Odyssey is for developing writers whose work is approaching publication quality and for published writers who want to improve their work. Those who attend must be ready to put aside all their other concerns and make a single-minded effort to improve their writing. This is a serious, demanding program. I’m constantly told by graduates that they learned more at Odyssey than they learned in years of workshopping and creative writing classes. You should not apply unless you are ready to hear about the weaknesses in your writing and ready to work to overcome them. Class meets for 4 hours minimum in the morning, 5 days a week, and students use afternoons, evenings, and weekends to write, critique each other’s work, and complete other class assignments. Students spend at least 8 hours on “homework” each weekday and 12 hours per day on the weekend. You should come prepared to write new material, either short stories or novel chapters. After the first two weeks, you will not be able to submit anything that was written before the workshop began, unless you have radically revised it since arriving at Odyssey. The only way to improve is to write new material that incorporates what you have learned.
Odyssey is the only program of its kind run by an editor. I was a senior editor at Bantam Doubleday Dell, where I won the World Fantasy Award for my editing, and I serve as primary instructor at the workshop. Half of our class time is spent on lectures, writing exercises, and discussions. In my lectures, I provide an advanced, comprehensive curriculum, covering the elements of fiction writing in depth. To improve your writing, you need to understand the various tools and techniques writers can use to create a strong story. Many workshops, unfortunately, offer only brief, superficial lectures. We study some of the most beautiful and powerful writing in the field to gain understanding of what these tools can do when wielded with skill. I also explain the common failings of developing writers and how to avoid those pitfalls.
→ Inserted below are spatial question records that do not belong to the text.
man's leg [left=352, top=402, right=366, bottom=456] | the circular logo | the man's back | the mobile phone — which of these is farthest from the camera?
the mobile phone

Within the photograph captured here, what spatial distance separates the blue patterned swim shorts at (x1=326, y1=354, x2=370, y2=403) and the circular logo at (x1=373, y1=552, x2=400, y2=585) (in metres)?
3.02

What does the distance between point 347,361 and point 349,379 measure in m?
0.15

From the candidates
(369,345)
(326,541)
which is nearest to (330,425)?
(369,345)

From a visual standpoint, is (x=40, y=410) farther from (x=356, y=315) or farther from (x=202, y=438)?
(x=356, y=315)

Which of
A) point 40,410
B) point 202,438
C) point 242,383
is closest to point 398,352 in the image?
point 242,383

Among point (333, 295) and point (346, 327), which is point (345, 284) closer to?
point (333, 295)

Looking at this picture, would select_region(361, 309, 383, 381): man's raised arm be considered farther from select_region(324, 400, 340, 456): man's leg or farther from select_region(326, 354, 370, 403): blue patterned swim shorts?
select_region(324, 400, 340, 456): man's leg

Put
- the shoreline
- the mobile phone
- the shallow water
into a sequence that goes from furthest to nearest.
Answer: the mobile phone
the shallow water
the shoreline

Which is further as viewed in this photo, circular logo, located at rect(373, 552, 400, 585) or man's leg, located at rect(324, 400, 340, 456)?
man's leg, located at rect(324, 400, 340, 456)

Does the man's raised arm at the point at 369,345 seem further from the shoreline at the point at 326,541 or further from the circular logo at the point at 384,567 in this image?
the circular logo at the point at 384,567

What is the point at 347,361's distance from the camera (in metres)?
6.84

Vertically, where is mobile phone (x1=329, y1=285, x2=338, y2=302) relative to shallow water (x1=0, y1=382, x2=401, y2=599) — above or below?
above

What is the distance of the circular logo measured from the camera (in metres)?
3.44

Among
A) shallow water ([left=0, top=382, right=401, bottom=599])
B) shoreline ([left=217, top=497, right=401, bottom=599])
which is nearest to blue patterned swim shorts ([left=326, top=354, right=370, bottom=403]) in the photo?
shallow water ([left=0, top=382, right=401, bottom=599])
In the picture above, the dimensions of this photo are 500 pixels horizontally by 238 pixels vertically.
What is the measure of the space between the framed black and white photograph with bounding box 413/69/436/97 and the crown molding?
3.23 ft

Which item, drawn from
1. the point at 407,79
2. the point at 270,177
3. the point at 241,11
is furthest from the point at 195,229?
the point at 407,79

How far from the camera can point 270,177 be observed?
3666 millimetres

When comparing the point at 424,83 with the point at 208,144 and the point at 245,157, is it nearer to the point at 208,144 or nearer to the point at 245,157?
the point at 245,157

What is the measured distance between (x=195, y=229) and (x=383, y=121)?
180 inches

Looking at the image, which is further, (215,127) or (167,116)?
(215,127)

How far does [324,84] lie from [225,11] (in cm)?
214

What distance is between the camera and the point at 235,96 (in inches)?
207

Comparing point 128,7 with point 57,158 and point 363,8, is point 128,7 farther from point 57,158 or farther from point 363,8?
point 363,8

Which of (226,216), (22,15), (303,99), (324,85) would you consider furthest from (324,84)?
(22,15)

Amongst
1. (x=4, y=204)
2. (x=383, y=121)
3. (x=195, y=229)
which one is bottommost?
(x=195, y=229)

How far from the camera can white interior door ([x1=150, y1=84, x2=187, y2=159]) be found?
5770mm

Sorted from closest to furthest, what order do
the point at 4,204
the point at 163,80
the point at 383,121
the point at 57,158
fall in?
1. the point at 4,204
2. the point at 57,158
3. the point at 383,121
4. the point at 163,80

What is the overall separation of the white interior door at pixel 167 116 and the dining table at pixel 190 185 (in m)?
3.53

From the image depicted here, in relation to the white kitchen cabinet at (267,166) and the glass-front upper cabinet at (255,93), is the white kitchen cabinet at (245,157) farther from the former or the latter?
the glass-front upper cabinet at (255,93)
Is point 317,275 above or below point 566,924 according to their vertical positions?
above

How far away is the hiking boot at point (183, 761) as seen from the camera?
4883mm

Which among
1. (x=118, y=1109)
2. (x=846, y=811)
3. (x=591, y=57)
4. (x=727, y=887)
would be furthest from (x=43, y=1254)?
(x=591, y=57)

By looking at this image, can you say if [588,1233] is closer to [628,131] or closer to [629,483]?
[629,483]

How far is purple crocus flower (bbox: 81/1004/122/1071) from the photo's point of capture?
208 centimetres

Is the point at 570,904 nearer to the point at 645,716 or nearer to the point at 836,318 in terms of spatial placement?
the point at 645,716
The other half of our class time is spent workshopping student stories. In critiquing stories, I give the same unflinchingly honest, concrete, detailed feedback that I provided as a senior editor. My typewritten critiques average over 1,200 words each, and my handwritten line edits on manuscripts are extensive. Everyone in the class learns to become a top-notch critiquer, providing insightful feedback on your work. Workshopping sessions are designed to maximize their helpfulness. You will not be coddled, and you will not be attacked. You will learn how to improve your writing and gain insight into why a story might or might not sell to a publisher. Anyone interested in applying should read “Workshopping at Odyssey” by David J. Schwartz, class of ’96.
Since I’ve worked with many writers over the course of my career, I understand that each writer works differently, so I also work individually with students. Over the six weeks, I chart each student’s progress in a series of private meetings, where we discuss personal strengths and weaknesses. We target those weaknesses one by one and work to conquer them. The workshop is limited to sixteen students so that each student can receive significant individual guidance.
Guest lecturers come in once a week, for about a 24-hour period, to add their own unique insights and perspectives, and to give students feedback on their work. Lecturers for the 2012 workshop include some of the top teachers in the field: acclaimed authors Paul Park, Elaine Isaak, Barbara Ashford, and Craig Shaw Gardner; and top agent Jennifer Jackson.
I’m excited to report that our 2012 writer-in-residence is is New York Times best-selling author Jeanne Kalogridis. Jeanne is the author of more than thirty books, including historical novels, dark fantasy, and novelizations. She has written in many different genres, and has even written several nonfiction titles. The New York Times called her Family Dracul trilogy “authentically arresting”; Robert Bloch, author of Psycho, called it “terrifying.” Her novels are renowned for their detail and evocativeness. Jeanne is also an amazing teacher and mentor. She will be lecturing, workshopping, and meeting with students for the entire fifth week, a wonderful opportunity for the class. The other weeks will be structured as described above.
Those who apply by January 31 will be considered for early admission. We created the possibility of early admission to help those who, if admitted, need several months to arrange their affairs before the workshop begins. Applicants will be notified by February 28 whether they have been admitted under the high standards of early admission or whether their applications will be held over for consideration for regular admission. Those who apply by the regular application deadline of April 7 will be informed of their status by May 1.